# [WRITTEN TASKS]
1. In the text below on temporary sheriffs, in what year were Dickson and McNaughton convicted?
2. List every court case named in the text below on temporary sheriffs.
3. Translate this sentence from the text below on temporary sheriffs into Spanish: "Accordingly, such proceedings were not unlawful in terms of section 6 of the Human Rights Act 1998."

== TEXT PROVIDED

The issue rumbles on, however, and last Thursday, yet another decision on temporary sheriffs was issued by the appeal court. The case is Dickson v HM Advocate; McNaughton v HM Advocate [2007] HCJAC 65, a decision of a Full Bench. Dickson and McNaughton were both convicted following proceedings before temporary sheriffs in 1999, but before the Scotland Act 1998 came into force.

Instead of relying on that statute, they advanced two arguments. These were, first, that the Human Rights Act 1998 should be given retrospective effect (a proposition already rejected in the English courts, but on which some doubt has been cast since) and secondly, that the proceedings against them were vitiated because of the common law requirement of independence and impartiality.

Both of these arguments are rejected in the leading opinion of the Lord Justice-General, and his treatment of the first raises some interesting questions about the proper approach of the Scottish courts to decisions of the House of Lords as precedent.

More significant, however, is the alternative reason the court offers for refusing the appeals, which is set out in Lord Macfadyen’s opinion. Under section 6(2) of the Human Rights Act 1998, the general rule that it is “unlawful for a public authority to act in a way which is incompatible with a Convention right” does not apply if the authority “could not have acted differently” because of primary legislation (section 6(2)(a)), or if the authority was “acting so as to give effect to or enforce” primary legislation which was incompatible with the Convention and could not be read so as to make it compatible (section 6(2)(b)).

Where one of these two “defences” is available, the rule that the Lord Advocate has no power to do an act incompatible with Convention rights is also disapplied (section 57(3) of the Scotland Act 1998).

An argument based on section 6(2)(a) failed in Starrs v Ruxton, on the basis that there was no piece of primary legislation which required the procurator fiscal to proceed with the trial in that case. Subsequently, an argument based on section 6(2)(b) failed in Millar v Dickson 2002 SC (PC) 30, where Lord Clyde (at para 84) said it was “too strained a construction… to say that proceeding with a case before a temporary sheriff is giving effect to the power to appoint temporary sheriffs”.

But, according to Lord Macfadyen, the problem was simply that the Crown advanced the wrong argument each time. Proceeding before a temporary sheriff was “giving effect” to the statutory provision conferring criminal jurisdiction on such sheriffs (not the provisions regarding their appointment, which had been founded on in Millar v Dickson). Accordingly, such proceedings were not unlawful in terms of section 6 of the Human Rights Act 1998.

And that, in turn, must mean that proceeding before temporary sheriffs was never actually outwith the Lord Advocate's powers in terms of section 57 of the Scotland Act 1998. The logic of this position is attractive – but it does seem to mean that much of Starrs v Ruxton onwards was a fuss about nothing. (This doesn't mean, of course, that temporary sheriffs were actually compatible with the ECHR, only that the changes necessitated by the Convention could have been brought about in a much more orderly fashion.)

Oops.

Friday 16 November 2007

Cross-border jurisdiction

Yesterday, Peter Tobin appeared in Linlithgow Sheriff Court court charged with the murder of Vicky Hamilton, who disappeared in 1991 (a report is on the BBC News website). While Vicky Hamilton was last seen in Scotland, the court proceedings follow the discovery of her body at a house in Kent, meaning that two different jurisdictions are, in some form at least, involved in the case.

====
== DATASET EXCERPT

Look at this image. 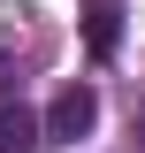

====

# [RESPONSES BY TASK]
1. 1999

2.
Dickson v HM Advocate
McNaughton v HM Advocate
Starrs v Ruxton
Millar v Dickson

3. Por consiguiente, dichos procedimientos no eran ilícitos en virtud del artículo 6 de la Ley de Derechos Humanos de 1998.